Does anyone use exchange privileges for your mutual funds?
What are they?
"The opportunity given to mutual fund shareholders to exchange their investment in a fund for another within the same fund family at no additional cost. This privilege allows investors to switch funds (on the same day) when market conditions change."
How I use the exchange feature:
I try to pair funds that have high and low volatility available from the same fund company.
On days where I have outsized gains in one fund (or sometimes outsized losses) I will use the exchange option to execute a "buy" or a 'sell" between two funds on the same day. For example, Pimco has some high volatile funds (PETDX, PCRDX, PCKDX, etc.) as well as some very low volatile funds (PONDX). Pairing a high volatility funds with low volatility fund and using the exchange feature I am able to reallocate a little more strategically.

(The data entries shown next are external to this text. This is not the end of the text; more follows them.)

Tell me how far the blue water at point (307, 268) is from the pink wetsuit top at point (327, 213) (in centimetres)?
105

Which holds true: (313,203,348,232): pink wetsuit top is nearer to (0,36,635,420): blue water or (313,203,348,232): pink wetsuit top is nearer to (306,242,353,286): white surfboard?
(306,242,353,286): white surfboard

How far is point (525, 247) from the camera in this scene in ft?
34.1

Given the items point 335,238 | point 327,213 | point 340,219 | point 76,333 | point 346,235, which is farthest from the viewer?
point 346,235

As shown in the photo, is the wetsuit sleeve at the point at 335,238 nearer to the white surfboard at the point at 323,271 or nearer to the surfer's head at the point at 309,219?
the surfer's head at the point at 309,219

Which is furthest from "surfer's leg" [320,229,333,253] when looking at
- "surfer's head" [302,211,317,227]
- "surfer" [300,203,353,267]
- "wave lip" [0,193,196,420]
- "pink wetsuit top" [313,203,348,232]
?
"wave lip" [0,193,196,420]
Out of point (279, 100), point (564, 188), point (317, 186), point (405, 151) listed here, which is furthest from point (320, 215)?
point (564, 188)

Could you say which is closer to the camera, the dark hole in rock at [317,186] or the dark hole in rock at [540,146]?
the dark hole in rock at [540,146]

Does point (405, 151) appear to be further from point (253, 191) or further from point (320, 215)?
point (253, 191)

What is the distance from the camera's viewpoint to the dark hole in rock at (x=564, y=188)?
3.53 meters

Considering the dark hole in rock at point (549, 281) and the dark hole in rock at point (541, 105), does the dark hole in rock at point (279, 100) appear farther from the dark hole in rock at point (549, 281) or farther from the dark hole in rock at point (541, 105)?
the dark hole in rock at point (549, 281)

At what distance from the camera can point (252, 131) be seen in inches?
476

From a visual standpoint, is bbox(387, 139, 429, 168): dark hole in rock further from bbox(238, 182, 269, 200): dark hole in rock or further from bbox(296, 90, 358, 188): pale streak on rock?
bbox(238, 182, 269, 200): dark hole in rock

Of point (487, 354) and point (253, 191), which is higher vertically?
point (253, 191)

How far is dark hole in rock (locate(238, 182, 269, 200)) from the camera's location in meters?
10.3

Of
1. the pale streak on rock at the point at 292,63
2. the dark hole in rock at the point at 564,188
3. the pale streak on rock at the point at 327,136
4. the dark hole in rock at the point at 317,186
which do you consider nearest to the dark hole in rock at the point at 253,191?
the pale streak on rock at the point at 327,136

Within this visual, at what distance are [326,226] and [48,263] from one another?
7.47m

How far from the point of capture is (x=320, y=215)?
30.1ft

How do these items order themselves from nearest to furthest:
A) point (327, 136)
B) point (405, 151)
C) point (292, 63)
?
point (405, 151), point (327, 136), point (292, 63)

Here are some of my exchange pairs:
(Low VX)......(High VX)
MAPIX and MSMLX
OAKBX and OAKEX
USFIX and USAGX
Comments
I do believe you can pick up a little extra by doing what you're doing bee and maybe dampen overall volatility. It is a variation on the "buy low sell high" idea. The pairing I do is pretty far-reaching. Would take a long time to cover. But, one example is to keep international bond funds pretty much in line with commodity & natural resource funds. I see both as hedges against a weak dollar and keep equal weightings of both. However, sometimes the international bonds will get way out ahead and sometimes the commodity-related will get hot. When one gets way out ahead. I trim it and add to the other.
Virtually all fund houses have restrictions of one type or another against frequent trading - as I'm sure you're aware. Some like Price are very good at spelling out the policy in their prospectus which I read diligently. But, suffice it to say that they all frown on "round trips" within a 30-90 day period (depending on the house). That occurs when you sell fund "A" to buy fund "B" and than move the $$ back into fund "A" again - completing the round trip. Price now bars you from buying a fund you have sold (even partially) within 30 days (with the exception of money market funds and their ultra-short). Oppenheimer, on the other hand, bars you from selling any fund you have purchased within 30 days. However, Oppenheimer appears to have softened that policy recently - at least as it pertains to selling shares of money market funds.
I keep a log of these transactions and am always surprised how they add up over the course of a year. So far, no issues with any of the custodians (in my case that's a wonder!). While their rhetoric stresses their desire to protect investors from the excessive operating costs such transactions contribute to, I'm more inclined to believe it's mostly CYA - a consequence in part of Spitzer and other regulatory watch dogs in recent years.